When Anna was only 1 month old, I met a mother and her 1-year-old son and remember thinking, “Anna will never be that old or that big!” Of course, she is now, and it’s just crazy to me that she’s even older than 1 year.
She LOVES using her walker and I think she’ll probably take her first independent steps soon. She only learned to crawl 2 months ago, so I’d say that’s pretty quick progress. She’s always been a big talker, but now says a lot of words, including mama, dada, bye-bye, hi, uh-oh, woah, this, and that. She’s usually pretty happy and is still going strong with 2 naps each day. Her sleep at night is a little bit hit-or-miss, but recently has been better.
Now that Anna is getting more independent, I’ve been able to do things like take a dance class in Durham and get out at night a little more frequently. Overall, things aren’t as stressful as they used to be when Anna was younger, with the exception of her sometimes still having frequent wake-ups at night. I feel very lucky that I get to stay at home with our daughter and really enjoy spending time with her.
I used to worry that other people will think that I’m “that” crazy parent because of things like not letting Anna watch TV or have processed sugar, but recently I don’t care anymore–I feel confident that we’re doing what’s right for Anna. Patrick and I were going on a walk the other day and I told him that I think that the majority of good parenting is trying to set your kids up with good routines and long-term habits. All kids are different and obviously you need to do this in a developmentally appropriate way, but right now I think it’s best for Anna to be learning how to move around, spending lots of time outside, and learning what unprocessed foods taste like while her preferences are still developing. Eventually we will let her watch TV and loosen up about what she eats, but right now I think she’s doing fine.
I’ve also felt much better because her sleep at night is slowly improving. Patrick has been able to put her to bed at night a few times this week and has also been able to get her to go back to sleep in the middle of the night, which has been wonderful for me. We took advantage of him having the last two weeks off to try to work on this. We still don’t leave Anna alone if she’s crying at night, but have been able to comfort her while sitting next to her crib or just holding her instead of her solely relying on nursing to go back to sleep.

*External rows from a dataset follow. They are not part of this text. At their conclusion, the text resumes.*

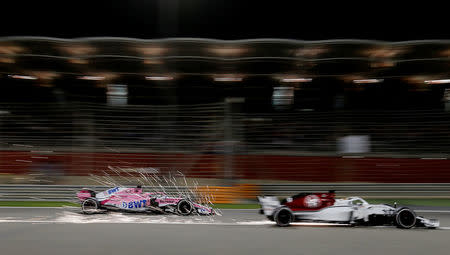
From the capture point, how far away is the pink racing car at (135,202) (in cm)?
650

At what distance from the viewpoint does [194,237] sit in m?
5.15

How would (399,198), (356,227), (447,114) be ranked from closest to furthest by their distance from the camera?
1. (356,227)
2. (399,198)
3. (447,114)

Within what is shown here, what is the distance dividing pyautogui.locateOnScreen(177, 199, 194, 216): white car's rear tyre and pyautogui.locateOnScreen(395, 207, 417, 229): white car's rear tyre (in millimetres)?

I’m not judging parents who do things differently than Patrick and I do and other than writing about it in this blog, I’m generally not very outspoken what we do with Anna. When it comes to raising kids, I think that people’s feelings can get hurt very easily because a comment about what you do with your child can be taken as a criticism of what the other parent is doing. That’s not my goal at all with this post– I just want to share that I’m happy to be feeling more confident and relaxed about our choices.